# nikwax tx-direct spray or wash?



## Karpediem (Aug 29, 2007)

Can't comment on the spray, but I used a the wash on my pants last year was very pleased with the results. It's only a temporary solution that works for a while, so once you start having to use it, I would keep any eye out for a good deal on some new gear.


----------



## NWBoarder (Jan 10, 2010)

Get the wash. It's great stuff. I use it once at the beginning of a season to keep my gear fresh.


----------



## lifty_scum (Aug 31, 2013)

cool, thanks guys.


----------



## Tatanka Head (Jan 13, 2014)

NWBoarder said:


> Get the wash. It's great stuff. I use it once at the beginning of a season to keep my gear fresh.


Does it last through the season? I thought it had to be "washed" every month or so.


----------



## cookiedog (Mar 3, 2014)

Don't want to sound stupid but I think It will. 
What is wash? is it a water repellant ?

* Dataset rows *
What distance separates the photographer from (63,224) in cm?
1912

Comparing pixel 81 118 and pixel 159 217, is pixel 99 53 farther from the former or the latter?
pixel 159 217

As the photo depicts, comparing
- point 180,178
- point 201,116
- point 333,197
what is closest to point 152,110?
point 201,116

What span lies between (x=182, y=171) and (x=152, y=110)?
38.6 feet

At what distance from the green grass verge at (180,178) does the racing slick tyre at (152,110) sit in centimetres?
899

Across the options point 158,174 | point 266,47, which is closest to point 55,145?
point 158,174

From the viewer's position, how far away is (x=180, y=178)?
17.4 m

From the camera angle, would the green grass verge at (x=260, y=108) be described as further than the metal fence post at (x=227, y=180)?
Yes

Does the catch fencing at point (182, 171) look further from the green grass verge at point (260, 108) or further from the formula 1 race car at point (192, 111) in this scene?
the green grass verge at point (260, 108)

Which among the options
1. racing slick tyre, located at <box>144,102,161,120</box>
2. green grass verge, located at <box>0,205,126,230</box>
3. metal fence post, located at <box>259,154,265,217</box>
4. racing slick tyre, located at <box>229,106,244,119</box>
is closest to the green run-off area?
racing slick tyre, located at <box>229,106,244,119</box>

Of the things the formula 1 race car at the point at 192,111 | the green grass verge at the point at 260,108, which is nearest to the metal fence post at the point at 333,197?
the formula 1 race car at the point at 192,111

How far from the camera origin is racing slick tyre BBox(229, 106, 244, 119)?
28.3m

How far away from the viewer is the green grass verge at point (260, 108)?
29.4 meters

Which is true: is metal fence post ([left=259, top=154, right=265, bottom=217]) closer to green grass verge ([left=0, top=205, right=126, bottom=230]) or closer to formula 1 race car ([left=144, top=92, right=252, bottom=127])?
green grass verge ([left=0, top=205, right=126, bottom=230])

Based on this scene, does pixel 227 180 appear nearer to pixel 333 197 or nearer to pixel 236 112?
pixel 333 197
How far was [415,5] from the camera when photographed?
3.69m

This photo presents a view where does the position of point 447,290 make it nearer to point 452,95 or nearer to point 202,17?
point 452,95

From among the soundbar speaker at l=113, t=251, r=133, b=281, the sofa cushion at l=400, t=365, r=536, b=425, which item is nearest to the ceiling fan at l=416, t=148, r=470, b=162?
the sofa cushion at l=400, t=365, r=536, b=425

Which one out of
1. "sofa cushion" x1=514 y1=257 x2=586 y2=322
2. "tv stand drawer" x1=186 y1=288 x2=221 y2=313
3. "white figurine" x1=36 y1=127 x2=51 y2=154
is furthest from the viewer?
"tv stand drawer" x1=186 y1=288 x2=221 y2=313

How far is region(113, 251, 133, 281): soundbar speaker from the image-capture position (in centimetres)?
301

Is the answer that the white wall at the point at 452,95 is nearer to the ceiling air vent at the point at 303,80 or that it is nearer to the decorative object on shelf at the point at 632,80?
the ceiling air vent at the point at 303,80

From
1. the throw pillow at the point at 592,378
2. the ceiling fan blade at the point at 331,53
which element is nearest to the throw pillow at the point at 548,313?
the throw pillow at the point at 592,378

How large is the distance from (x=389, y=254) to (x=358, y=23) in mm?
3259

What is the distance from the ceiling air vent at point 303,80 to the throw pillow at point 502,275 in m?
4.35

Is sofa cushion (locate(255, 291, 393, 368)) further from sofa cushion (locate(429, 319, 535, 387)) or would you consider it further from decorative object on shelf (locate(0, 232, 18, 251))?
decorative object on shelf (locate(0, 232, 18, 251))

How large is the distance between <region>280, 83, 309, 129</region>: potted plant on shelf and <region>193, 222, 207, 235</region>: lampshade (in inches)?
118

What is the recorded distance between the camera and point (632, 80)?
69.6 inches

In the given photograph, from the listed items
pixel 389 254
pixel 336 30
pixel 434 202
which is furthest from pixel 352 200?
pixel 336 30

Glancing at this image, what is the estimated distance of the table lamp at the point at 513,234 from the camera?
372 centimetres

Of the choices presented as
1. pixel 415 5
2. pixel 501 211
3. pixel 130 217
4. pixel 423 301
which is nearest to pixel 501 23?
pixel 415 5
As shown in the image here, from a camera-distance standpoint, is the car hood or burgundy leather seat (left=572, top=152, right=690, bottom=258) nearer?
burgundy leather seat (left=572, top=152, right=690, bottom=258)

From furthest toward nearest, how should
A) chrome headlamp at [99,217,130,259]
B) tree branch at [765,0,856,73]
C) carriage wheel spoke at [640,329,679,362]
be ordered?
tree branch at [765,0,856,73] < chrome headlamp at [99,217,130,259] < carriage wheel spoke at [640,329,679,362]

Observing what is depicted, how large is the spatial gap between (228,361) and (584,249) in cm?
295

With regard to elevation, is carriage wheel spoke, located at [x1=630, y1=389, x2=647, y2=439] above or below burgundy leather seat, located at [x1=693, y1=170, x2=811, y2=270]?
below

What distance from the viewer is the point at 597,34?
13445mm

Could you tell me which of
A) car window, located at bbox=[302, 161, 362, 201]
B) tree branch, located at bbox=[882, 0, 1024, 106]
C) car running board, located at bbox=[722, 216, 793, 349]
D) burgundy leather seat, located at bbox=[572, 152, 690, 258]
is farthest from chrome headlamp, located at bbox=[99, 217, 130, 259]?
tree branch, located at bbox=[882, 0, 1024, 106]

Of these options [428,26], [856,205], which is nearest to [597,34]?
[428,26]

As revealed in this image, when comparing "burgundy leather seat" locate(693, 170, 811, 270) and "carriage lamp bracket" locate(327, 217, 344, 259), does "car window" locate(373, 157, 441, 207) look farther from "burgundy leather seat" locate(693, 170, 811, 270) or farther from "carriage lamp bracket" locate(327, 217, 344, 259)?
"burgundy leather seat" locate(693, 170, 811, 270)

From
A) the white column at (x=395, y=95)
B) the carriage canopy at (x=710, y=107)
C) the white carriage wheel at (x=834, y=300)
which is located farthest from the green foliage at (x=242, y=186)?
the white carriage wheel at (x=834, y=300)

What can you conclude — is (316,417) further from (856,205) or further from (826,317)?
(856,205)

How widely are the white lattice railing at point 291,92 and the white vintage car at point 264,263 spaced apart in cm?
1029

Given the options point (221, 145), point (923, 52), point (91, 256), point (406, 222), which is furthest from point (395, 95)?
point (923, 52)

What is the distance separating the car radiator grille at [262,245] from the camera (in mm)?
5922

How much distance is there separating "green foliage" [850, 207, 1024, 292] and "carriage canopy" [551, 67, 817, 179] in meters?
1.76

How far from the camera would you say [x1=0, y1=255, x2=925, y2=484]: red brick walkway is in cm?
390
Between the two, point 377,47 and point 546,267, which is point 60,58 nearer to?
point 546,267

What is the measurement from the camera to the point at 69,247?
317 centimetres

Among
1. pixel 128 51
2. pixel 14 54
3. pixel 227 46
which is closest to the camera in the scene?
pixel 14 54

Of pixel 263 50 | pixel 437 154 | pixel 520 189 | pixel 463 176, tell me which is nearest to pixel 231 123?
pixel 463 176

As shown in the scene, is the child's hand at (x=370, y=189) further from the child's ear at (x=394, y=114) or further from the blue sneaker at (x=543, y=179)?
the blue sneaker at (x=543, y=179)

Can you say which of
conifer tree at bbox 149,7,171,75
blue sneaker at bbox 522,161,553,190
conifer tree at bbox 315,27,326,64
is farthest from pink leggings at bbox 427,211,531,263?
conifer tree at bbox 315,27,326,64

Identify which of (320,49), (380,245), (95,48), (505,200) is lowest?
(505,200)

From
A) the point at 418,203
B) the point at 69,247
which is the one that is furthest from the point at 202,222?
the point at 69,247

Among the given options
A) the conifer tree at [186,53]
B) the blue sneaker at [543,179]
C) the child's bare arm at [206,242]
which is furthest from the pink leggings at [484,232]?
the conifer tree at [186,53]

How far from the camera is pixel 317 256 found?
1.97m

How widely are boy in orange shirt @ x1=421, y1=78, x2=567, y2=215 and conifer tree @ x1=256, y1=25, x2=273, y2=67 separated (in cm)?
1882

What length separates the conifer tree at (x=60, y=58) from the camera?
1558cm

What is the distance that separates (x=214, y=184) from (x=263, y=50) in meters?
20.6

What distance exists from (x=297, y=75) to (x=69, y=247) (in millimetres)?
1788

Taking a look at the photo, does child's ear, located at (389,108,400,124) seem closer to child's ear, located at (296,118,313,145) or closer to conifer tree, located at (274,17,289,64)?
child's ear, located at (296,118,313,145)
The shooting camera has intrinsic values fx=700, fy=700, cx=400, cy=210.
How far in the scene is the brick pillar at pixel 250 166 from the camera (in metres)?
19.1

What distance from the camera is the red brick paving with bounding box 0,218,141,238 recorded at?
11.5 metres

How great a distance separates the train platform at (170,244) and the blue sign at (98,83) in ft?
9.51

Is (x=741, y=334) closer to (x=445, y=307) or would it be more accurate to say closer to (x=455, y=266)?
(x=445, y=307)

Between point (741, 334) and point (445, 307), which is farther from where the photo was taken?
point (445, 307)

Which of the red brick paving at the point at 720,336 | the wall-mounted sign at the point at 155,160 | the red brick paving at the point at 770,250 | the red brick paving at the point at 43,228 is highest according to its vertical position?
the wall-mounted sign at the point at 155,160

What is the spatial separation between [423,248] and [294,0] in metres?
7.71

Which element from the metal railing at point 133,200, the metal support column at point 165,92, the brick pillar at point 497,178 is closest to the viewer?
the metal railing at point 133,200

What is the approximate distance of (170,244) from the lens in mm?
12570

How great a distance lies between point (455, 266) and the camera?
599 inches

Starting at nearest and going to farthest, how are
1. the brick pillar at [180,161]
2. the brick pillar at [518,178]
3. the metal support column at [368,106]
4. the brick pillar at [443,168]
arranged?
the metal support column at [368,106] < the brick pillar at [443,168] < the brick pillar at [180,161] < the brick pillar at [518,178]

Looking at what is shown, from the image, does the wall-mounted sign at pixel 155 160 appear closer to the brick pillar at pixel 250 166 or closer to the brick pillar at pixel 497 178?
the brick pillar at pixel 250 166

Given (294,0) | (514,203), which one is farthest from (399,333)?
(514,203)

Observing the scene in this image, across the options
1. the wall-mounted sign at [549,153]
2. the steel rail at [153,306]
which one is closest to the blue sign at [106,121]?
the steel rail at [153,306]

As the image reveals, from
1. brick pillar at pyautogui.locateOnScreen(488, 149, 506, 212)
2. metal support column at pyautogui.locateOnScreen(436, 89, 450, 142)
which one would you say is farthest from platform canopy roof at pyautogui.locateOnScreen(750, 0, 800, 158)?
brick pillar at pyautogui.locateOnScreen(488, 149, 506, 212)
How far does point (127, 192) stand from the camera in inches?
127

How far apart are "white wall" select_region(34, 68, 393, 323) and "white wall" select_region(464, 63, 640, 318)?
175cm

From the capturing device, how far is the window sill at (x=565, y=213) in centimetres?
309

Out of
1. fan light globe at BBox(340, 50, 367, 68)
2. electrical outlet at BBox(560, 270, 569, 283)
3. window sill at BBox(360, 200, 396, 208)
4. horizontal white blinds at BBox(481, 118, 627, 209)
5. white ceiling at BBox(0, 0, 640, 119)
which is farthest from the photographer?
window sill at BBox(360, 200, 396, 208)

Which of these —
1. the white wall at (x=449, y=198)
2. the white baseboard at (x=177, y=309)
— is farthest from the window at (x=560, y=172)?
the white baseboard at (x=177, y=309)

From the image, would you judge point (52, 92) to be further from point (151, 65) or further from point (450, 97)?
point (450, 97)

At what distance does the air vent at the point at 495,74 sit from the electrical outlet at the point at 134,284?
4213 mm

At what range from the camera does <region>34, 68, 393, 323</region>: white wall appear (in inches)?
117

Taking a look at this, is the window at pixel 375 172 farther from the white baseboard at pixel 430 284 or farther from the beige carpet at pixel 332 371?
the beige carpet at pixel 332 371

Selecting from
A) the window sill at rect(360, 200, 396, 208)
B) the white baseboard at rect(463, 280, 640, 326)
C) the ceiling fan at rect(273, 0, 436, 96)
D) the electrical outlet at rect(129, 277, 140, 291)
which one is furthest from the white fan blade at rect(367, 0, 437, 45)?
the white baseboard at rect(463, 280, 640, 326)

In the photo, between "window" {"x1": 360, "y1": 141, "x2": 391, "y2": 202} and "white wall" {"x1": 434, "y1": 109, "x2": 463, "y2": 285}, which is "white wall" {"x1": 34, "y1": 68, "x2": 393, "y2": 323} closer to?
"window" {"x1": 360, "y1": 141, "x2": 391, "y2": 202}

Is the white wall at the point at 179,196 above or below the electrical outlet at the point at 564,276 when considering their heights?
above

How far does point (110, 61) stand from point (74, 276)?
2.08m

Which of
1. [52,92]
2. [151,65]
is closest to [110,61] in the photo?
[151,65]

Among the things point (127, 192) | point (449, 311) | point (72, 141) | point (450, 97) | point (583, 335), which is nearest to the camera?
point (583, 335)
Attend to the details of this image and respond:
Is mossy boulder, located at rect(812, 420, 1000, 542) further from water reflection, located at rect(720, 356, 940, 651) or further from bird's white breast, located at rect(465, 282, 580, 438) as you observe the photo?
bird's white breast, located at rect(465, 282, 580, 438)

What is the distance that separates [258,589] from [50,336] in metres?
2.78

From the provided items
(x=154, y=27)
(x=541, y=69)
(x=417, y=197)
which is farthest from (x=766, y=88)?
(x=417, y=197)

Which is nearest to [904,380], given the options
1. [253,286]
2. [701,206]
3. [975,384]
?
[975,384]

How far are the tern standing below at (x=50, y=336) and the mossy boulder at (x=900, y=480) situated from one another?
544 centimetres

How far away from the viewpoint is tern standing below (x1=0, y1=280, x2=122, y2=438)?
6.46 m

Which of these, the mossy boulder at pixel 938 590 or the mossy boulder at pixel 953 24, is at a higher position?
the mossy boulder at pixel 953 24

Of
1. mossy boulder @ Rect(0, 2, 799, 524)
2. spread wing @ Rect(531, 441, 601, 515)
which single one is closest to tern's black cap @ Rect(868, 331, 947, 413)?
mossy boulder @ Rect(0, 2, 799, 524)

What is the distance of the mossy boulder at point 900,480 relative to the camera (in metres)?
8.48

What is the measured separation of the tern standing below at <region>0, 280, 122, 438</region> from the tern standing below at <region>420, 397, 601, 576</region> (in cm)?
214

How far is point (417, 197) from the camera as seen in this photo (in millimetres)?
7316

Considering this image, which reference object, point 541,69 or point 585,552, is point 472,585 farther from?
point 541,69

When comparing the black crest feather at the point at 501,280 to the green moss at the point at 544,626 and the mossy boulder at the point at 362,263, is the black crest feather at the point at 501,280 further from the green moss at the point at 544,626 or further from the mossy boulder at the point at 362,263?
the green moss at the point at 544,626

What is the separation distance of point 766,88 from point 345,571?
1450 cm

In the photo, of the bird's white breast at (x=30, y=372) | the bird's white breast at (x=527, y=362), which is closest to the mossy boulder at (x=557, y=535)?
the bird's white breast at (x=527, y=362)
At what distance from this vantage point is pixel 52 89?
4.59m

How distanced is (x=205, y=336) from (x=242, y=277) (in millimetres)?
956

* What you need to do *
1) Answer these questions about the forum thread on Nikwax TX-Direct:
(a) What did Karpediem use the wash on?
(b) How often does NWBoarder use the wash?
(c) How often did Tatanka Head think the gear had to be "washed"?
2) Set down the part of the forum thread on Nikwax TX-Direct from "# nikwax tx-direct" up to and including "(Jan 10, 2010)", word for word.

* Response list *
1)
(a) Pants.
(b) Once at the beginning of a season.
(c) Every month or so.

2)
# nikwax tx-direct spray or wash?



## Karpediem (Aug 29, 2007)

Can't comment on the spray, but I used a the wash on my pants last year was very pleased with the results. It's only a temporary solution that works for a while, so once you start having to use it, I would keep any eye out for a good deal on some new gear.


----------



## NWBoarder (Jan 10, 2010)